CARY – About 9 a.m. Wednesday, Cary-Grove High School junior Mike Harris was in his chorus class when his teacher locked the door and barricaded the room.
Harris and his classmates sat calmly against the wall in the dark, and heard what sounded like a muffled crack.
It was the first of two blanks fired from a track starter pistol in the hallway.
Cary-Grove High School was in the midst of a "code red" lockdown drill used to prepare students in case there was someone shooting in the school.
As part of the drill, school officials fired the blanks so students could know the sound of a gun being fired.
Harris said he wasn't scared.
"There's a difference between hearing a sound and someone running toward you with a weapon," Harris said.
However, he thought the drill was a good idea.
"It's a shame ... that this has become more of a common occurrence in schools."
Shortly after 9 a.m., Principal Jay Sargeant made an announcement that the school was in a “code red” lockdown drill.
During the drill, school officials and Cary police officers went around the building making sure classrooms were locked. School personnel even knocked on the doors and asked the teachers to open up, which they were supposed to ignore, said Jeff Puma, District 155 spokesman.
Sargeant then read a second announcement and stated that the starter pistols would be fired. Two school deans, in different wings of the school, each fired one blank around 9:10 a.m.
Some parents complained that shooting off blanks so students became familiar with the sound of gunfire went too far. Puma said absences as a result of the drill were minimal.
The district has done lockdown drills for several years with teachers, but this is the first year with students, Puma said.

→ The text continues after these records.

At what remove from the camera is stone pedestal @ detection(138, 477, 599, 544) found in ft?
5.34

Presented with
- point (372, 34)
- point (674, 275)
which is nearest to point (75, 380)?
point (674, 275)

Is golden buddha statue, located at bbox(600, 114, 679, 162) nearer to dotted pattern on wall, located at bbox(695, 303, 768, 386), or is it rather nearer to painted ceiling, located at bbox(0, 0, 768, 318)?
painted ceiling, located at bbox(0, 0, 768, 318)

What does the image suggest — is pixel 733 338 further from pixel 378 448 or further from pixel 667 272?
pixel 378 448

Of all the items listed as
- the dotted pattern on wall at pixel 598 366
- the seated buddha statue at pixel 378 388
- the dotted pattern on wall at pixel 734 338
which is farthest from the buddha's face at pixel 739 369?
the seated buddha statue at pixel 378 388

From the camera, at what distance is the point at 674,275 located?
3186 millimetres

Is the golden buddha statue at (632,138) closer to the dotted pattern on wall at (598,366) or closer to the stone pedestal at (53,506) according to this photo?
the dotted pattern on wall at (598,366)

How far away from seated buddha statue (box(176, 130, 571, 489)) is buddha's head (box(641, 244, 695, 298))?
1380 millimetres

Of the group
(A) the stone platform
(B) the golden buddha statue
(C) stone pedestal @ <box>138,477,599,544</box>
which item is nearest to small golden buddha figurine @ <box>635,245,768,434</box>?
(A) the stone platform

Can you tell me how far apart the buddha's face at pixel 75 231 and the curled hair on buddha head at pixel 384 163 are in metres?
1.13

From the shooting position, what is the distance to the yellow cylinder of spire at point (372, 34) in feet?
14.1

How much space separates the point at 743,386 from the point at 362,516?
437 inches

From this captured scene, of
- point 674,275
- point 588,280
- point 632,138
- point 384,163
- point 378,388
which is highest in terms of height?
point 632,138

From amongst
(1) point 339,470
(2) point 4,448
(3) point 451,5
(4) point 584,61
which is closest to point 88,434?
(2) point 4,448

After the 10- to 15-minute drill ended, teachers and students talked about the experience and discussed how students would react in different scenarios, such as if they were in the hallway or the computer lab, Puma said.
Cary Police Chief Steve Casstevens said the drill was important in preparing the students for an actual emergency.
“It went in an incredibly orderly fashion,” Casstevens said. “That's what we hope for. That's why we practice.”
“I suppose it's a sad commentary on society that we have to run drills like this,” he added. “But the reality is we have to run drills like this. This is the real world. We can't stick our head in the sand. We need to prepare for when real things happen.”
Kate Liautaud, a junior, was in her gym class during the third-period drill. She sat in the locker room on the floor in the dark but never heard the shots.
Liautaud, who has been hunting before, said she didn't think the drill was useful.
"I didn't really understand the purpose of it at all. For those who have heard a gunshot, it's not really comparable to firing blanks ... in a hallway," Liautaud said. "I think for those who haven't heard a gunshot, for this drill to be the purpose of that was completely unnecessary."
Speaking outside the school after Wednesday's dismissal bell, junior Nicole Swoboda said she didn't have any problems with the drill.
"I think it's better that they did it, so if it does happen, we're fine, and we know what to do," Swoboda said.
District 155 Superintendent Johnnie Thomas also was at Cary-Grove on Wednesday to observe the exercise.
“I think ultimately it's our responsibility to make sure that all of our students are safe and can respond under pressure,” Thomas said. “We need to make sure they have the ability to respond in an appropriate manner. I think this goes a long way in doing that.”